*Assigned task*:
Please repeat each line of the data exactly, with nothing left out.

*Data shown*:
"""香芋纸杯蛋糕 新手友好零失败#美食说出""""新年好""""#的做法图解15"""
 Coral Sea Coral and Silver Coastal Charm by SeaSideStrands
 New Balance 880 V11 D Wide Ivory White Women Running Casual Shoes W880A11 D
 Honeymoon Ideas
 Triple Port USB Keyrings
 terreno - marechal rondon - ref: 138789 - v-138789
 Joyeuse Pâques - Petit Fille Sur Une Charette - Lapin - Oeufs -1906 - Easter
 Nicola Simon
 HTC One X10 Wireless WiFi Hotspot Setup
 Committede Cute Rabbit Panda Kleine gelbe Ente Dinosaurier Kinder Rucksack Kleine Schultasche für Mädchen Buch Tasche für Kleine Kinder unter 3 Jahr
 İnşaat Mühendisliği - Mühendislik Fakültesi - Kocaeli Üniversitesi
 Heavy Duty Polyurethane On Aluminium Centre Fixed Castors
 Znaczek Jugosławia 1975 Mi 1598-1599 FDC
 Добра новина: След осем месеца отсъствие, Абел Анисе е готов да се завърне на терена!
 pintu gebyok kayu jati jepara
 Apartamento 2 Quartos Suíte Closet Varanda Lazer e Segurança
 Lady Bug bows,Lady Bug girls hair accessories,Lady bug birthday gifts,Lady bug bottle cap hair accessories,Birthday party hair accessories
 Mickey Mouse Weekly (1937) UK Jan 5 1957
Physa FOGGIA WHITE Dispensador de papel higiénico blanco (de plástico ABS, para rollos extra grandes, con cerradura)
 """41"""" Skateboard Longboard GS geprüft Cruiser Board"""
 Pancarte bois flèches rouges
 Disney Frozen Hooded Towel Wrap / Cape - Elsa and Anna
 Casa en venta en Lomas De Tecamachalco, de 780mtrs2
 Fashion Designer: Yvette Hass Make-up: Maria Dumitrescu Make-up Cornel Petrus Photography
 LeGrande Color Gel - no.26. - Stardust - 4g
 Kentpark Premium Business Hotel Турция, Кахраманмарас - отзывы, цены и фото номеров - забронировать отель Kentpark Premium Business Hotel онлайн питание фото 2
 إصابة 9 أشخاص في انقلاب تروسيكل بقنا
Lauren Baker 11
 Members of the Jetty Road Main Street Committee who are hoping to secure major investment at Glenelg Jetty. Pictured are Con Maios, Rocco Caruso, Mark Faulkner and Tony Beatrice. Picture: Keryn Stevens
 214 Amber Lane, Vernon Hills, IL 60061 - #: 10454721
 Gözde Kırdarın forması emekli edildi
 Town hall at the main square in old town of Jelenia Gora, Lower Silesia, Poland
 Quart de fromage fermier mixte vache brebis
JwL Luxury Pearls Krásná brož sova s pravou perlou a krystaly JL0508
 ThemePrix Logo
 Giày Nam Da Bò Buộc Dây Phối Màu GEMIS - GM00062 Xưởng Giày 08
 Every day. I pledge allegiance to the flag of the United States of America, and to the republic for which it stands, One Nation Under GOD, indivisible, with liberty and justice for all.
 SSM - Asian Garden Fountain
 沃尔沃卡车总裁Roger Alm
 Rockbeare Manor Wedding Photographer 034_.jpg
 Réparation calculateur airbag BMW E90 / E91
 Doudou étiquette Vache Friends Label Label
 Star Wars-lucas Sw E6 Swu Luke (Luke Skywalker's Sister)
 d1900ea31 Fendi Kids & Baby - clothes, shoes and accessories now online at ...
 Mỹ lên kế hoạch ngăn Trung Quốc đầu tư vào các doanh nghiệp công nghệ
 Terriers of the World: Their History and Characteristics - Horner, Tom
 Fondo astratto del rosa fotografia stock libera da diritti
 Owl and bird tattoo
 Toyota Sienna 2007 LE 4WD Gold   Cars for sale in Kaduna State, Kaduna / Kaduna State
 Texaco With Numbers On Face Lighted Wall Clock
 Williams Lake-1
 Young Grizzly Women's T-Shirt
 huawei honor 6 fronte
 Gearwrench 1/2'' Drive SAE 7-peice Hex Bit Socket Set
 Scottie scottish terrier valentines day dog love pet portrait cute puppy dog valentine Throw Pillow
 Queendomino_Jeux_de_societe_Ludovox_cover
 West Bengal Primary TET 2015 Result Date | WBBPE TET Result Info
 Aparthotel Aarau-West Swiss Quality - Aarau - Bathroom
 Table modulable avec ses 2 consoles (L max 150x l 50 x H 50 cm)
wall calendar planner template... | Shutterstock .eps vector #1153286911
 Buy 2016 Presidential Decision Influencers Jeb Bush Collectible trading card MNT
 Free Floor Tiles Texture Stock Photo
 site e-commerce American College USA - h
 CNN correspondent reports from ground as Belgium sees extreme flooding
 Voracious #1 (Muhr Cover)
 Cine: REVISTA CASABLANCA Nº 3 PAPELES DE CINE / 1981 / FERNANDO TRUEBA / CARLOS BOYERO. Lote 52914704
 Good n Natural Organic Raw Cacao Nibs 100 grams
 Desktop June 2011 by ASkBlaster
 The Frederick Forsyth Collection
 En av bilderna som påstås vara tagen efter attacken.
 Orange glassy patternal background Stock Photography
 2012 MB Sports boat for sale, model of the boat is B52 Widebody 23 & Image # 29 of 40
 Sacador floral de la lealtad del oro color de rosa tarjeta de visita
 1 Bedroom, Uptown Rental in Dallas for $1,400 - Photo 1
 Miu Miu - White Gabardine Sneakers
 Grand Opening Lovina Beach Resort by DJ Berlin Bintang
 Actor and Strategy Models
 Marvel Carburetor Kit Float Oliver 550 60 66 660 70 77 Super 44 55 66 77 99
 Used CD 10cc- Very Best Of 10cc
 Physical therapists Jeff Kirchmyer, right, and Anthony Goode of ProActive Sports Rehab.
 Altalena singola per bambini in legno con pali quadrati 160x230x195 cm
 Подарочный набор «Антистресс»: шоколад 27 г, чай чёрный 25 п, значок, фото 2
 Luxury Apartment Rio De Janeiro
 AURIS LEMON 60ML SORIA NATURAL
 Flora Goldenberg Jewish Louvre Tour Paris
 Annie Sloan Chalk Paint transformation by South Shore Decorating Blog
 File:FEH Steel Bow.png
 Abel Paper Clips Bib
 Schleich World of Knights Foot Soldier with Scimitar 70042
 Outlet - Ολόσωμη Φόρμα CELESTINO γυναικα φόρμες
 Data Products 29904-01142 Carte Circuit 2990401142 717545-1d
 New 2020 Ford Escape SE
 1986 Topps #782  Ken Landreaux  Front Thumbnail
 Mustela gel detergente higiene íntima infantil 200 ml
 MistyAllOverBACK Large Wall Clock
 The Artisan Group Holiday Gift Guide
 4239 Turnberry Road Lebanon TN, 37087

*Solution to this problem*:
"""香芋纸杯蛋糕 新手友好零失败#美食说出""""新年好""""#的做法图解15"""
 Coral Sea Coral and Silver Coastal Charm by SeaSideStrands
 New Balance 880 V11 D Wide Ivory White Women Running Casual Shoes W880A11 D
 Honeymoon Ideas
 Triple Port USB Keyrings
 terreno - marechal rondon - ref: 138789 - v-138789
 Joyeuse Pâques - Petit Fille Sur Une Charette - Lapin - Oeufs -1906 - Easter
 Nicola Simon
 HTC One X10 Wireless WiFi Hotspot Setup
 Committede Cute Rabbit Panda Kleine gelbe Ente Dinosaurier Kinder Rucksack Kleine Schultasche für Mädchen Buch Tasche für Kleine Kinder unter 3 Jahr
 İnşaat Mühendisliği - Mühendislik Fakültesi - Kocaeli Üniversitesi
 Heavy Duty Polyurethane On Aluminium Centre Fixed Castors
 Znaczek Jugosławia 1975 Mi 1598-1599 FDC
 Добра новина: След осем месеца отсъствие, Абел Анисе е готов да се завърне на терена!
 pintu gebyok kayu jati jepara
 Apartamento 2 Quartos Suíte Closet Varanda Lazer e Segurança
 Lady Bug bows,Lady Bug girls hair accessories,Lady bug birthday gifts,Lady bug bottle cap hair accessories,Birthday party hair accessories
 Mickey Mouse Weekly (1937) UK Jan 5 1957
Physa FOGGIA WHITE Dispensador de papel higiénico blanco (de plástico ABS, para rollos extra grandes, con cerradura)
 """41"""" Skateboard Longboard GS geprüft Cruiser Board"""
 Pancarte bois flèches rouges
 Disney Frozen Hooded Towel Wrap / Cape - Elsa and Anna
 Casa en venta en Lomas De Tecamachalco, de 780mtrs2
 Fashion Designer: Yvette Hass Make-up: Maria Dumitrescu Make-up Cornel Petrus Photography
 LeGrande Color Gel - no.26. - Stardust - 4g
 Kentpark Premium Business Hotel Турция, Кахраманмарас - отзывы, цены и фото номеров - забронировать отель Kentpark Premium Business Hotel онлайн питание фото 2
 إصابة 9 أشخاص في انقلاب تروسيكل بقنا
Lauren Baker 11
 Members of the Jetty Road Main Street Committee who are hoping to secure major investment at Glenelg Jetty. Pictured are Con Maios, Rocco Caruso, Mark Faulkner and Tony Beatrice. Picture: Keryn Stevens
 214 Amber Lane, Vernon Hills, IL 60061 - #: 10454721
 Gözde Kırdarın forması emekli edildi
 Town hall at the main square in old town of Jelenia Gora, Lower Silesia, Poland
 Quart de fromage fermier mixte vache brebis
JwL Luxury Pearls Krásná brož sova s pravou perlou a krystaly JL0508
 ThemePrix Logo
 Giày Nam Da Bò Buộc Dây Phối Màu GEMIS - GM00062 Xưởng Giày 08
 Every day. I pledge allegiance to the flag of the United States of America, and to the republic for which it stands, One Nation Under GOD, indivisible, with liberty and justice for all.
 SSM - Asian Garden Fountain
 沃尔沃卡车总裁Roger Alm
 Rockbeare Manor Wedding Photographer 034_.jpg
 Réparation calculateur airbag BMW E90 / E91
 Doudou étiquette Vache Friends Label Label
 Star Wars-lucas Sw E6 Swu Luke (Luke Skywalker's Sister)
 d1900ea31 Fendi Kids & Baby - clothes, shoes and accessories now online at ...
 Mỹ lên kế hoạch ngăn Trung Quốc đầu tư vào các doanh nghiệp công nghệ
 Terriers of the World: Their History and Characteristics - Horner, Tom
 Fondo astratto del rosa fotografia stock libera da diritti
 Owl and bird tattoo
 Toyota Sienna 2007 LE 4WD Gold   Cars for sale in Kaduna State, Kaduna / Kaduna State
 Texaco With Numbers On Face Lighted Wall Clock
 Williams Lake-1
 Young Grizzly Women's T-Shirt
 huawei honor 6 fronte
 Gearwrench 1/2'' Drive SAE 7-peice Hex Bit Socket Set
 Scottie scottish terrier valentines day dog love pet portrait cute puppy dog valentine Throw Pillow
 Queendomino_Jeux_de_societe_Ludovox_cover
 West Bengal Primary TET 2015 Result Date | WBBPE TET Result Info
 Aparthotel Aarau-West Swiss Quality - Aarau - Bathroom
 Table modulable avec ses 2 consoles (L max 150x l 50 x H 50 cm)
wall calendar planner template... | Shutterstock .eps vector #1153286911
 Buy 2016 Presidential Decision Influencers Jeb Bush Collectible trading card MNT
 Free Floor Tiles Texture Stock Photo
 site e-commerce American College USA - h
 CNN correspondent reports from ground as Belgium sees extreme flooding
 Voracious #1 (Muhr Cover)
 Cine: REVISTA CASABLANCA Nº 3 PAPELES DE CINE / 1981 / FERNANDO TRUEBA / CARLOS BOYERO. Lote 52914704
 Good n Natural Organic Raw Cacao Nibs 100 grams
 Desktop June 2011 by ASkBlaster
 The Frederick Forsyth Collection
 En av bilderna som påstås vara tagen efter attacken.
 Orange glassy patternal background Stock Photography
 2012 MB Sports boat for sale, model of the boat is B52 Widebody 23 & Image # 29 of 40
 Sacador floral de la lealtad del oro color de rosa tarjeta de visita
 1 Bedroom, Uptown Rental in Dallas for $1,400 - Photo 1
 Miu Miu - White Gabardine Sneakers
 Grand Opening Lovina Beach Resort by DJ Berlin Bintang
 Actor and Strategy Models
 Marvel Carburetor Kit Float Oliver 550 60 66 660 70 77 Super 44 55 66 77 99
 Used CD 10cc- Very Best Of 10cc
 Physical therapists Jeff Kirchmyer, right, and Anthony Goode of ProActive Sports Rehab.
 Altalena singola per bambini in legno con pali quadrati 160x230x195 cm
 Подарочный набор «Антистресс»: шоколад 27 г, чай чёрный 25 п, значок, фото 2
 Luxury Apartment Rio De Janeiro
 AURIS LEMON 60ML SORIA NATURAL
 Flora Goldenberg Jewish Louvre Tour Paris
 Annie Sloan Chalk Paint transformation by South Shore Decorating Blog
 File:FEH Steel Bow.png
 Abel Paper Clips Bib
 Schleich World of Knights Foot Soldier with Scimitar 70042
 Outlet - Ολόσωμη Φόρμα CELESTINO γυναικα φόρμες
 Data Products 29904-01142 Carte Circuit 2990401142 717545-1d
 New 2020 Ford Escape SE
 1986 Topps #782  Ken Landreaux  Front Thumbnail
 Mustela gel detergente higiene íntima infantil 200 ml
 MistyAllOverBACK Large Wall Clock
 The Artisan Group Holiday Gift Guide
 4239 Turnberry Road Lebanon TN, 37087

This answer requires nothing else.